Three of Affliction #3 (Devarim-Hazon)
This is the final of the Three [Haftarot] of Affliction (Aramaic: תלת דפורענותא), describing the destruction of Judah, Jerusalem, and the First Temple in 586 BCE. They are recited on consecutive Shabbatot of the “Three Weeks”, between the fasts of the 17th of Tammuz and Tisha B’Av. Ashkenazi communities chant this Haftarah with the traditional, mournful melody of Eichah because Tisha B’Av occurs during the week following its recitation, and due to its content, including the word “אֵיכָה֙” in verse 21.
Three of Affliction #3 (Devarim-Hazon): Isaiah 1:1-27
The book of Isaiah’s opening prophecy presents his “Hazon”, or vision for society in God’s Land. Centered on the Temple in Jerusalem, God’s people exist to embody His righteousness and His sanctity -in that order- for humanity. Divine mercy gives them time to achieve God’s goal but failure will eventually cause Divine justice to destroy them, exiling survivors until they repent to deserve redemption. Divine justice permitted the Assyrian king, Sennacherib, to destroy and exile the unjust, idolatrous Northern Kingdom, ca. 720 BCE. The Haftarah’s unflinching portrait of a destroyed Judah alongside an unconquered Jerusalem matches the aftermath of Sennacherib’s failed siege of Jerusalem decades later, ca. 701 BCE; Divine justice continues on its path.
Isaiah laments that God’s vision is unfulfilled and witheringly condemns Judah’s failures. It does not recognize God as its master and sustainer. The resulting greed creates economic and political corruption and even murder. These create further injustice, as the powerful neglect the vulnerable. Not grasping that societal righteousness, like ritual purity, must precede the pursuit of Divine sanctity at the Temple, the people worship God there, but God is repulsed. Judah must reverse its injustices so that Jerusalem can again be a “City of Righteousness”, and Northern Kingdom exiles can return. Failing this, Jerusalem’s destruction is inevitable.

# [Your goal]
Print the passage from the Haftarah commentary starting at "Isaiah laments that" and ending at "destruction is inevitable.", word for word.

# [Data lines]
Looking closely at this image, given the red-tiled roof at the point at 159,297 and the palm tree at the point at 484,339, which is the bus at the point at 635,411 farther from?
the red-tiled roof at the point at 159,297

# [Complete response]
Isaiah laments that God’s vision is unfulfilled and witheringly condemns Judah’s failures. It does not recognize God as its master and sustainer. The resulting greed creates economic and political corruption and even murder. These create further injustice, as the powerful neglect the vulnerable. Not grasping that societal righteousness, like ritual purity, must precede the pursuit of Divine sanctity at the Temple, the people worship God there, but God is repulsed. Judah must reverse its injustices so that Jerusalem can again be a “City of Righteousness”, and Northern Kingdom exiles can return. Failing this, Jerusalem’s destruction is inevitable.